Introduction to MetaboStatR

Overview

MetaboStatR provides a comprehensive workflow for analyzing metabolomics data. This package is designed to handle the complete pipeline from raw data preprocessing to statistical analysis and visualization, with particular emphasis on managing multiple groups and batch effects.

What is Metabolomics?

Metabolomics is the large-scale study of small molecules, commonly known as metabolites, within cells, biofluids, tissues, or organisms. These metabolites are the end products of cellular processes and their levels can be regarded as the ultimate response of biological systems to genetic or environmental changes.

Key Features of MetaboStatR

Comprehensive preprocessing: Missing value handling, normalization, transformation, and scaling
Batch effect correction: Remove technical variation between experimental runs
Multivariate analysis: PCA, PLS-DA, OPLS-DA, sPLS-DA for exploratory analysis and biomarker discovery
Statistical testing: Identify significantly different metabolites between groups
Rich visualization: Generate publication-ready plots including volcano plots, PCA plots, and more
Reproducible workflow: Standardized pipeline ensuring consistent results

Installation

# Install from GitHub (once package is properly structured)
devtools::install_github("jllcalorio/MetaboStatR")

# Load the package
library(MetaboStatR)

Data Format Requirements

Before using MetaboStatR, ensure your data follows the correct format:

Required Structure

1st row: Unique sample names
2nd row: Subject ID (used only when 3rd row “Replicate” is not empty
3rd row: Technical replicate IDs
4th row: Groups
5th row: Unique batch numbers
6th row: Uniqee injection sequences
7th row: Values used for normalization (e.g., specific weight)
8th row: Response (for cases when the independent variable is not “Group” in 4th row, but rather numeric)
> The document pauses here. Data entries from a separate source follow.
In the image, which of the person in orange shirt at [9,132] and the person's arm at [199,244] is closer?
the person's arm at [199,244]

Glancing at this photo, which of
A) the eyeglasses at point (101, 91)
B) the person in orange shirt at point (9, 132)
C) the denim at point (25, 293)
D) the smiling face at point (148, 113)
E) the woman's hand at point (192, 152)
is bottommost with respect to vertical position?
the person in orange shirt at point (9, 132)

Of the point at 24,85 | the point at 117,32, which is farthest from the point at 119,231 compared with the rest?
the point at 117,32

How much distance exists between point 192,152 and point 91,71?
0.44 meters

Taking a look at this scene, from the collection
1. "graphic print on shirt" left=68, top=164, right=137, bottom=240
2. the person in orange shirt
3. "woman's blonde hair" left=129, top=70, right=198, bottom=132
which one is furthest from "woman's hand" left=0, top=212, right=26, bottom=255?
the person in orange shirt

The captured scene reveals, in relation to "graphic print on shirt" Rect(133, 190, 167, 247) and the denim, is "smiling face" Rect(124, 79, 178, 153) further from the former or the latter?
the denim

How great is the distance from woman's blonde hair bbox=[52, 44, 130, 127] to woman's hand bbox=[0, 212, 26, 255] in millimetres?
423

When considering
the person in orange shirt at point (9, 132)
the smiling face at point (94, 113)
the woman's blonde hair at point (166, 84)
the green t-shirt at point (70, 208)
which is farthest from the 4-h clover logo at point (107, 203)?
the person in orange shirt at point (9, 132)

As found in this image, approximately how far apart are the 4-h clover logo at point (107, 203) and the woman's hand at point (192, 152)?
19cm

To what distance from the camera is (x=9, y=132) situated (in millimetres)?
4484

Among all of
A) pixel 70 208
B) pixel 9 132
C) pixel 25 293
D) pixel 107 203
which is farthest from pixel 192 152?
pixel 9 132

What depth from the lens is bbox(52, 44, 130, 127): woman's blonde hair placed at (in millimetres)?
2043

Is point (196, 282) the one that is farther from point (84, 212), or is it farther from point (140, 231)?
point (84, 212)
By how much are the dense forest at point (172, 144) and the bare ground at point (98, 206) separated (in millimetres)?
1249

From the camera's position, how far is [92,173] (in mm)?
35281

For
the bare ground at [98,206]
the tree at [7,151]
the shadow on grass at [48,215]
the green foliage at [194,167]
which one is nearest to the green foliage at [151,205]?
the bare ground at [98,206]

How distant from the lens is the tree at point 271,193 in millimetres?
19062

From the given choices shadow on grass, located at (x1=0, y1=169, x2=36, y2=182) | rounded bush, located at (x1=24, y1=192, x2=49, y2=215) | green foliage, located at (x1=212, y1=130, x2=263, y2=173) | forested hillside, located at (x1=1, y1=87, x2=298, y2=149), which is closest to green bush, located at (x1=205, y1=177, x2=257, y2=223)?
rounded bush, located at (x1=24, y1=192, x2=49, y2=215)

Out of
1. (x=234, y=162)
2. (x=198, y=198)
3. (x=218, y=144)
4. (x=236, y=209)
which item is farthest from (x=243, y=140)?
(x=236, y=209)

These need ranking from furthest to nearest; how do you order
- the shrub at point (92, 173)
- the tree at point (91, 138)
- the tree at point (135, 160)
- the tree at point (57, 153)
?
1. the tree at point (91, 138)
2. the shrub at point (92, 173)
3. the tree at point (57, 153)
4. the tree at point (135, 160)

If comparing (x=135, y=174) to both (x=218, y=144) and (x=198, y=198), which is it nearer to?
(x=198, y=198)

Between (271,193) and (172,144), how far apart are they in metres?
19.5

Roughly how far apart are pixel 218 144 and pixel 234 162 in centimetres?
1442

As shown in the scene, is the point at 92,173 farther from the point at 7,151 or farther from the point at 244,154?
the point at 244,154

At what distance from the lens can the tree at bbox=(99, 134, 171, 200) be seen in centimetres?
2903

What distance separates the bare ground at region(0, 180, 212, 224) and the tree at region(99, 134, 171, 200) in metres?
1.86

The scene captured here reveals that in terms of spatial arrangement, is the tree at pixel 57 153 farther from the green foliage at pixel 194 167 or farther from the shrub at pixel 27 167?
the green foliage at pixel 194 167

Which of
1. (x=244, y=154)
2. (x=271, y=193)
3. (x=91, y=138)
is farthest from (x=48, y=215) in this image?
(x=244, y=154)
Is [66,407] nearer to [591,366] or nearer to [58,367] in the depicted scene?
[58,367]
Example Data Structure with Correct 1st Column Entries

library(dplyr)

# Example data format
sample_data <- data.frame(
  Sample = c("S001", "S002", "S003", "S004", "S005", "S006"),
  SubjectID = rep(NA, 6),
  Replicate = rep(NA, 6),
  Group = c("Control", "Control", "Control", "Treatment", "Treatment", "Treatment"),
  Batch = c("Batch1", "Batch1", "Batch2", "Batch1", "Batch2", "Batch2"),
  Injection = c(1, 2, 3 ,4, 5, 6),
  Normalization = c(3.5, 1.3, 5.6, 6.3, 2, 1.2),
  Response = rep(NA, 6)
) %>% t()

head(sample_data)

Basic Workflow

1. Load and Inspect Data

# Quality-check your data
data <- perform_DataQualityCheck("file_location_of_your_metabolomics_data.csv")

2. Data Preprocessing

The preprocessing step is crucial for metabolomics data quality. These preprocessing steps (in specific order) include:

Removal of outliers (perceived)
Filtering features/metabolites with too many missing values
Missing value imputation
Drift- and/or batch correction
Removal of uncorrected features
Data normalization
Data transformation
Data scaling
Filtering features/metabolites via Relative Standard Deviation (RSD)
Filtering features/metabolites with low variance across groups

# Using the default parameters
processed_data <- perform_PreprocessingPeakData(
  raw_data = list_from_perform_DataQualityCheck_function
)

3. Principal Component Analysis (PCA)

Explore data structure and quality:

# Perform PCA and produce a scree plot and 3 scores plots
pca_results <- perform_PCA(
  processed_data,
  #   PC1 vs 2  Pc1 vs 3  PC2 vs 3
  list(c(1, 2), c(1, 3), c(2, 3))
  )

# Generate all 4 PCA plots in 1 plot
display_AllPlots(pca_results)

4. Orthogonal-Partial Least Squares Discriminant Analysis (OPLS-DA)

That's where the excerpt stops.